Halal Trade Agreement with the U.S.: Is Indonesia Preparing to Become a Market Again?
Indonesia and the United States have signed the Agreement toward a New Golden Age US–Indonesia Alliance. One of the most discussed points is the reported exception related to halal certification for U.S. products. The government has since clarified that foreign products entering Indonesia must still obtain halal certification and display halal labels, whether issued by recognized halal institutions in the United States or by Indonesian authorities.
However, the core issue is not whether U.S. products are halal.
The real concern arises when halal regulations begin to feature in international trade negotiations. In other words, halal obligations risk being treated as components of trade agreements rather than as sovereign regulatory mandates.
This matters because the halal economy is not marginal. The global halal market is projected to reach approximately USD 1.3 trillion, or around IDR 20,670 trillion, by 2025.
At the same time, Indonesia currently ranks third in the global halal industry ecosystem and is home to the largest Muslim population in the world. Structurally, this gives Indonesia a significant opportunity to position itself as a global production and export hub for halal products.
That opportunity weakens if Indonesia primarily functions as a market. In practical terms, this means halal products from various countries enter to meet domestic demand, while the local halal industry does not develop as robustly as it could.
This leads to a critical question: if halal certification becomes part of trade negotiations, will the obligation continue to apply equally to all products? Or will Indonesia gradually become a destination market for foreign products that already carry halal labels from their home countries?
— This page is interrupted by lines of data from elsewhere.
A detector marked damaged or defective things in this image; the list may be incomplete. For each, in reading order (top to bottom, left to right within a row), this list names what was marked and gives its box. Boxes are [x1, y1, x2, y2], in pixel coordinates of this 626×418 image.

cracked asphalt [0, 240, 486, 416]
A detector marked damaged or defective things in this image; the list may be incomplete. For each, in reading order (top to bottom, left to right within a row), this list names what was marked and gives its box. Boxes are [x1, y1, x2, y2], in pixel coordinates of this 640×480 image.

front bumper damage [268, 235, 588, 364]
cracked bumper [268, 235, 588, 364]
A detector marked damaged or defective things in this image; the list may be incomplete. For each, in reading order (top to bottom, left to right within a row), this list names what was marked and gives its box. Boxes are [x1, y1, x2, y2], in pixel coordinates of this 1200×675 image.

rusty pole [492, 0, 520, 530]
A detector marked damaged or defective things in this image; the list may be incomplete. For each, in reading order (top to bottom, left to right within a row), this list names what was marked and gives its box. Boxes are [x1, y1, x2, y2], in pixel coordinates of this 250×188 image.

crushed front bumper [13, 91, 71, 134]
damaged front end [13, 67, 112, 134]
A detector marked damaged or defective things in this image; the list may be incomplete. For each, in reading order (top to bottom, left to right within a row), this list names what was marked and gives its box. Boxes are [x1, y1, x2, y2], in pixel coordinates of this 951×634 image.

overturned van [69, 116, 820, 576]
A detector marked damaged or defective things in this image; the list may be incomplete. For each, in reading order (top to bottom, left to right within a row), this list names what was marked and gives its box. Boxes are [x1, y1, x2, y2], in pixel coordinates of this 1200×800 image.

Indonesia already has a clear legal foundation through Undang-Undang Nomor 33 Tahun 2014 tentang Jaminan Produk Halal, implemented by Badan Penyelenggara Jaminan Produk Halal (BPJPH). The principle has been firm: halal certification is a form of consumer protection and a state obligation, not merely a commercial option.
Yet in global trade practice, the approach can shift. When halal standards are discussed within trade agreements, their status may gradually move from regulatory requirement to market preference. In such a scenario, foreign products continue to enter the market, while halal labeling functions primarily as a value proposition to attract Muslim consumers in Indonesia.
If policy direction evolves this way, Indonesia indirectly positions itself as a market for global halal products rather than as a leading industry player. This is particularly significant given Indonesia’s demographic advantage and its potential to become both a production center and an exporter of halal goods.
Ultimately, what is at stake is not simplythe certification procedure. It is Indonesia’s position within the global halal economy. Will the country lead the industry and shape its standards, or will it serve primarily as a large consumer base for halal products produced elsewhere?
This issue is equally important for local businesses. For them, halal certification is not merely a label. It involves audits, raw material adjustments, production changes, periodic documentation updates, and associated costs. If imported products are perceived to receive greater flexibility, the debate moves beyond religion and into the realm of competitive fairness.
When halal policy repeatedly becomes part of trade transactions, Indonesia risks drifting toward the role of market rather than industry leader. The strategic choice lies in whether halal remains a firm regulatory pillar or becomes a negotiable trade variable.